What kind of reception has this account had by the Columbia community?
- Amon: I think it’s been pretty positive. We have more followers than I thought, and we don’t even post that much. And we gain pretty steadily. But I guess if we are posting something so relatable about Columbia, it makes sense.
- Gus: It’s funny, most people don’t know who runs the account, so there have been situations where people will say like “Oh my gosh, did you see the recent Columbia Affirmations post?” and I just have to go along.
- Amon: In general though, because we’re all online, and online was the primary mode of communication for students, it makes sense that this is how we socialize.
- Gus: Agreed, social media created this huge wave of people interacting online. And you can see this though the rise of accounts like us or like Columbia Confessions, or some of the other small accounts that got big. And then, we don’t post anything controversial, so we don’t really get hate. It’s just positive affirmations, everything stays really positive, and sweet, and cute really.
So now that this virtual campus is slowly going to go away, and since we are going back to in-person, how do you foresee this account changing?
- Amon: We will definitely have more content to post, now that we will be back in classrooms. Things will also be a little more relatable because during the summer break, part of the reason we don’t post so much is just, what do we say? Everyone is at home, nothing is that relatable.
Do you track your engagement closely? Do you pay attention to clicks and shares and stuff?
- Gus: I like to see who’s resharing our affirmations. And I can tell who is really engaging with the affirmations, like I know Phillip is really into them. There’s also an Instagram account that’s something like “Kristin likes cows,” they consistently repost our affirmations. And that’s great, I love it. I don’t think I track our engagement obsessively though, it’s not like I get sad if we get 89 shares instead of 96 or something. It’s just fun to see the little numbers.
Do you two have a favorite affirmation you’ve posted?
- Gus: I didn’t make this one, but it’s the one of the PrezBo cutout, zoomed in, with lasers coming out if his eyes that just says “Love yourself.”
- Amon: One of my favorites is “I am campus blob.” I think about it all the time.
- Gus: I made that one
- Amon: It’s really good. We complete each other I guess.
- Gus: Ooh, I also like the one that says “My friend group will not drift apart,” because at the time I was home, and experiencing some FOMO, and my friends felt distant. But my friend group didn’t fall apart, so I guess affirmations work.

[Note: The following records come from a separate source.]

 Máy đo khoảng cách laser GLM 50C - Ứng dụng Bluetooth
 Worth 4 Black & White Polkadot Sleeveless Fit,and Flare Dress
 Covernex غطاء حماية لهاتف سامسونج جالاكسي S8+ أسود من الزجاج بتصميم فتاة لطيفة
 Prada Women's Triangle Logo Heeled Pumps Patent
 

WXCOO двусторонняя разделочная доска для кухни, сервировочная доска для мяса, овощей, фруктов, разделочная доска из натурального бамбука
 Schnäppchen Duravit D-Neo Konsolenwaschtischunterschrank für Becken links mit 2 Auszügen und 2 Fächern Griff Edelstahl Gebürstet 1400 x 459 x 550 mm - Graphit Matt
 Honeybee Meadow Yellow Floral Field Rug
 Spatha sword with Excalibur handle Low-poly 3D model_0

Affirmations walk the line between satirical and genuine – how do you fit into that? Is it mostly jokes, or do you really believe in it?

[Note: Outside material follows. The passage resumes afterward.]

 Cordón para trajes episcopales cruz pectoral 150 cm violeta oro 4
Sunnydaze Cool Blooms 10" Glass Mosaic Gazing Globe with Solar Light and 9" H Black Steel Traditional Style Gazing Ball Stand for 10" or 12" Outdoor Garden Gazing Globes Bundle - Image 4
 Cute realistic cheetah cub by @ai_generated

- Amon: I mean, there are some that are obvious jokes. Even something like the Presbo “Love Yourself” one, it’s really silly, but the message is good, and if people take that seriously that’s fine. Most of the things I say are jokes, but you can also take them seriously, it’s whatever you want to make of it.

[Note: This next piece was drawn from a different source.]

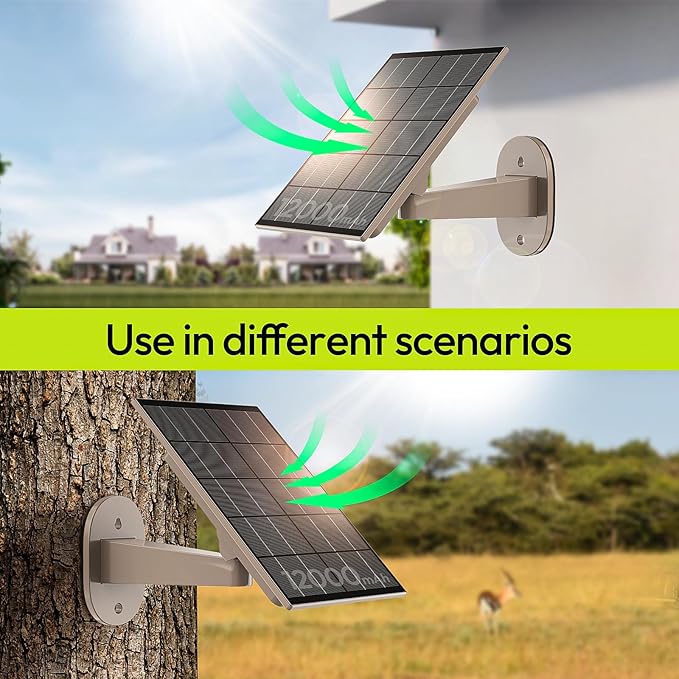 8W Solar Panel for Trail Camera with Build-in 72Wh Rechargeable Battery, Comes with 360°Adjustable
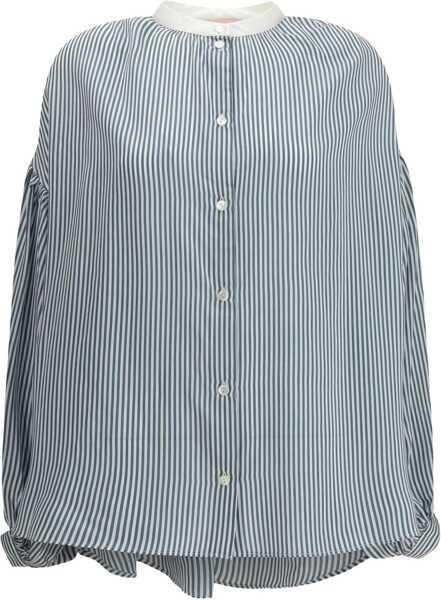 Camasi casual KRISTINA TI Striped Shirt with wide sleeves PETROLIO Femei (BM 18825394) 1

- Gus: Personally, I’ve never been into affirmations as a way of life. Like, I know people who really believe the law of attraction and all that, they will repeat that mantra “I don’t seek I attract, what belongs to me will find me.” There are people who are into that, and of course genuine spiritual methods that people practice. But for me, if I’m stressed or anxious, I won’t do an “official” affirmation, I’ll just say to myself “everything is gonna be ok.” So sometimes, I think a lot of the account is ironic, just a humor thing. But it’s kinda like power posing—it’s goofy but it gives you confidence.